Os necrológios do recém-falecido historiador francês Jacques Le Goff destacaram que ele mudou a nossa maneira de ver a Idade Média. Medievalista emérito, Le Goff descobriu no período muito mais significados do que se imaginava e destruiu alguns clichês sacramentados sobre a época. A Idade Média não teria sido apenas uma ponte entre o miasma sulfúrico da Idade das Trevas e a Renascença, mas uma era de transformações importantes, assim na Terra como no Céu. É do Le Goff a tese de que o Purgatório foi inventado para que quem praticasse a usura, que era pecado, não fosse direto para o Inferno, mas tivesse a oportunidade de se regenerar no caminho e escapar da punição, o que representou um grande impulso para o nascente sistema bancário.
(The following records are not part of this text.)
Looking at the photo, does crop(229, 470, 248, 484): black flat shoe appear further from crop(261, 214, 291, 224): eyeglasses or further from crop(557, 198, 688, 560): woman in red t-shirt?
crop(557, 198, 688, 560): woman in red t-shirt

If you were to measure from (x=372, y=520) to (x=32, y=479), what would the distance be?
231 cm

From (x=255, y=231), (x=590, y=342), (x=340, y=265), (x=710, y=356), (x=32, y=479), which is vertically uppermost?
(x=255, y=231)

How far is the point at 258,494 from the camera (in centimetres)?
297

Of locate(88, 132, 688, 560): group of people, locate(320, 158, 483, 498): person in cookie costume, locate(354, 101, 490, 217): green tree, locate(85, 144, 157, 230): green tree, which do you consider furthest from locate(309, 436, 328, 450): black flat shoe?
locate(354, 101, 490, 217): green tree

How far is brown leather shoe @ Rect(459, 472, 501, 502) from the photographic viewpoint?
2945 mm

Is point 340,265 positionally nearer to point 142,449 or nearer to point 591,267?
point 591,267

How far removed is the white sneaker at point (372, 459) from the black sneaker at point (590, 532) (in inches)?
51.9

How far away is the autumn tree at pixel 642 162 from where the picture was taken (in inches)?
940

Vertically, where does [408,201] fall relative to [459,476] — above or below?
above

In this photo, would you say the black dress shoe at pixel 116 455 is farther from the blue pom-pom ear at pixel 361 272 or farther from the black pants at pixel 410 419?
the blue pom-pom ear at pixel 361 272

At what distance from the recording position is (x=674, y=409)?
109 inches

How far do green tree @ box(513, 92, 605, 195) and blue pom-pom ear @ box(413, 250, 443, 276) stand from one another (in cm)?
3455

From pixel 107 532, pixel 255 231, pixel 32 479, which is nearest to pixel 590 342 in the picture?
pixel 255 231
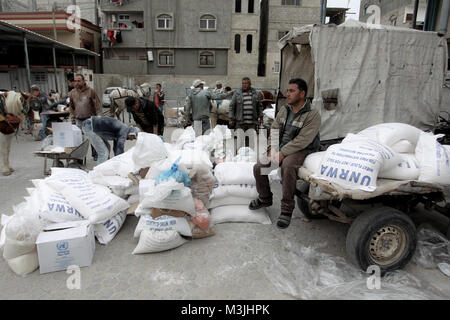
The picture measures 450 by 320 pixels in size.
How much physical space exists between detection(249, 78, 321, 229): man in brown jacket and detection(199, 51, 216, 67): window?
24305 mm

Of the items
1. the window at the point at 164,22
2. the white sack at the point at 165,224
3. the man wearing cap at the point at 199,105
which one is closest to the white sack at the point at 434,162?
the white sack at the point at 165,224

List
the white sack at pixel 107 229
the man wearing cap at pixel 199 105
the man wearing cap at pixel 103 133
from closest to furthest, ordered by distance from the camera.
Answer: the white sack at pixel 107 229
the man wearing cap at pixel 103 133
the man wearing cap at pixel 199 105

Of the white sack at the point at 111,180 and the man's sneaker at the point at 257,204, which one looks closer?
the man's sneaker at the point at 257,204

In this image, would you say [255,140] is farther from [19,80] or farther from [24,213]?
[19,80]

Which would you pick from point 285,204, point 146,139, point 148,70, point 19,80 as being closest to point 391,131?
point 285,204

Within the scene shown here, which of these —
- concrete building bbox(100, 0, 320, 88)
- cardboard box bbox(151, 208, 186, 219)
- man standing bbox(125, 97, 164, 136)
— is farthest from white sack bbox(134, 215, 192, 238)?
concrete building bbox(100, 0, 320, 88)

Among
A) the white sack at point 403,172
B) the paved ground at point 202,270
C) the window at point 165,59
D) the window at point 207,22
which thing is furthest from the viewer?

Assim o capitalismo, que mudaria o mundo, começou mudando a cosmogonia cristã.

VERISSIMO, O Estado de S.Paulo

17 de abril de 2014 | 02h09

O que a gente estranha nessas reavaliações do passado é que a História se preste a tantas releituras. Imagina-se que o acontecido está acontecido e que seja impossível reinterpretar o que já se congelou como fato histórico. Na verdade, tudo é interpretação. O que acontece com o fato histórico é o mesmo que acontece com a lei, que não é uma para todos, mas para cada um de acordo com a sua leitura. Toda vez que, por exemplo, no Supremo há uma votação fragmentada, uma maioria derrotando uma minoria, isto significa que uma leitura da lei subjugou outra leitura. Quando a questão é de constitucionalidade, a estranheza é maior: como pode uma interpretação da Constituição ser diferente de outra se a Constituição é a mesma? Há dias, o ministro Joaquim Barbosa deu o único voto favorável ao julgamento do Azeredo e do mensalão tucano no Supremo - todos os outros ministros votaram contra. Azeredo será julgado pela justiça do seu Estado, se o crime pelo qual é acusado não prescrever antes. O voto do Barbosa foi exageradamente subjetivo, para evitar que acusassem o Supremo - como a Igreja mudando a configuração do Além - de adotar dois jogos de pesos e medidas, um para o PT e outro para os outros, ou sua leitura da lei foi a única correta?

O passado, já disse alguém, é uma terra estranha, cheia de surpresas para quem a visita. Reinterpretá-la é sempre uma aventura intelectual, como foi para Le Goff. A variedade de leituras das leis também pode ser positiva, quando não é assustadora. Todo o sistema de instâncias do judiciário existe para que o subjetivismo não domine e deforme os julgamentos. Mas que a gente estranha, estranha.

Papo vovô. Lucinda, nossa neta de 6 anos, pediu para eu me inspirar - a palavra é dela - e inventar uma história para a qual ela já tem o título: A Batata Assassina. Estou aceitando sugestões.